* Task directions: Set down the whole listing below exactly, without pictures.

_ _ _ _ _

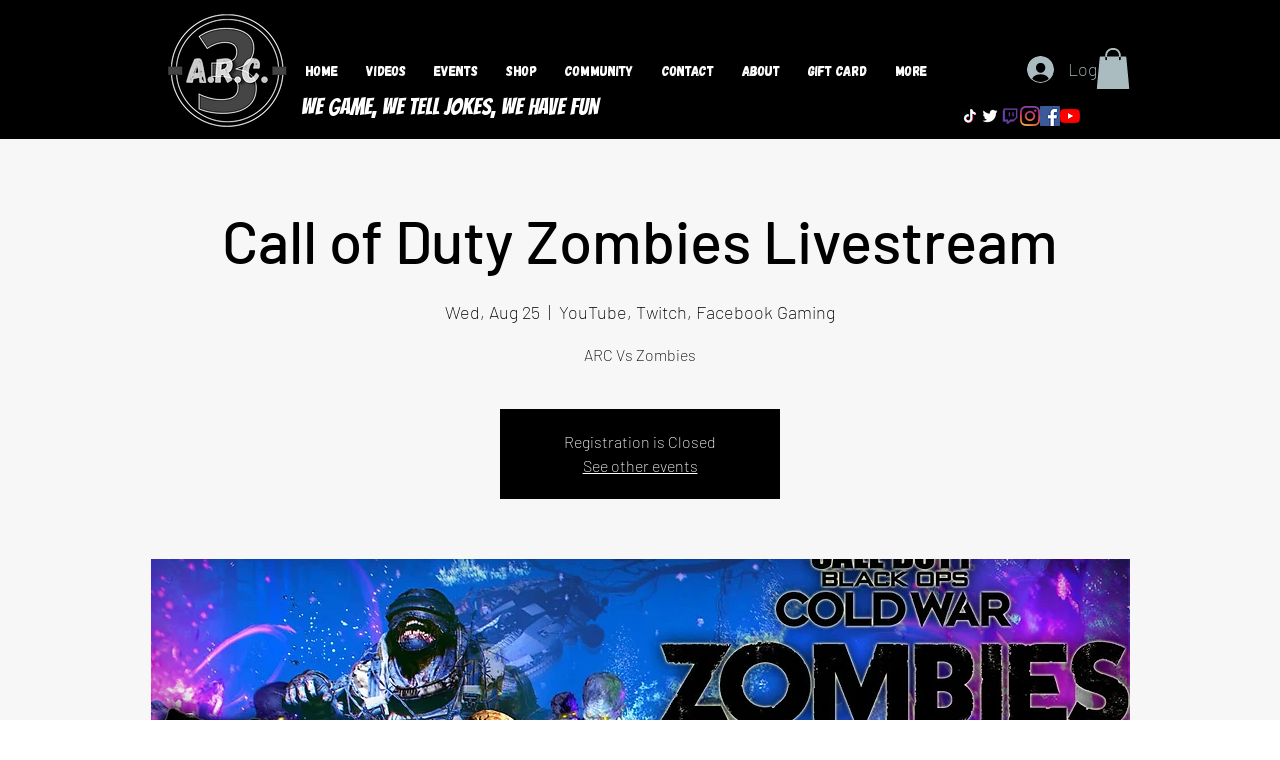

--- FILE ---
content_type: text/html; charset=utf-8
request_url: https://www.google.com/recaptcha/api2/aframe
body_size: 266
content:
<!DOCTYPE HTML><html><head><meta http-equiv="content-type" content="text/html; charset=UTF-8"></head><body><script nonce="vTlN9hFv3xyc1EmI1Q813Q">/** Anti-fraud and anti-abuse applications only. See google.com/recaptcha */ try{var clients={'sodar':'https://pagead2.googlesyndication.com/pagead/sodar?'};window.addEventListener("message",function(a){try{if(a.source===window.parent){var b=JSON.parse(a.data);var c=clients[b['id']];if(c){var d=document.createElement('img');d.src=c+b['params']+'&rc='+(localStorage.getItem("rc::a")?sessionStorage.getItem("rc::b"):"");window.document.body.appendChild(d);sessionStorage.setItem("rc::e",parseInt(sessionStorage.getItem("rc::e")||0)+1);localStorage.setItem("rc::h",'1769741246119');}}}catch(b){}});window.parent.postMessage("_grecaptcha_ready", "*");}catch(b){}</script></body></html>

_ _ _ _ _

* Your solution:
--- FILE ---
content_type: text/html; charset=utf-8
request_url: https://www.google.com/recaptcha/api2/aframe
body_size: 266
content:
<!DOCTYPE HTML><html><head><meta http-equiv="content-type" content="text/html; charset=UTF-8"></head><body><script nonce="vTlN9hFv3xyc1EmI1Q813Q">/** Anti-fraud and anti-abuse applications only. See google.com/recaptcha */ try{var clients={'sodar':'https://pagead2.googlesyndication.com/pagead/sodar?'};window.addEventListener("message",function(a){try{if(a.source===window.parent){var b=JSON.parse(a.data);var c=clients[b['id']];if(c){var d=document.createElement('img');d.src=c+b['params']+'&rc='+(localStorage.getItem("rc::a")?sessionStorage.getItem("rc::b"):"");window.document.body.appendChild(d);sessionStorage.setItem("rc::e",parseInt(sessionStorage.getItem("rc::e")||0)+1);localStorage.setItem("rc::h",'1769741246119');}}}catch(b){}});window.parent.postMessage("_grecaptcha_ready", "*");}catch(b){}</script></body></html>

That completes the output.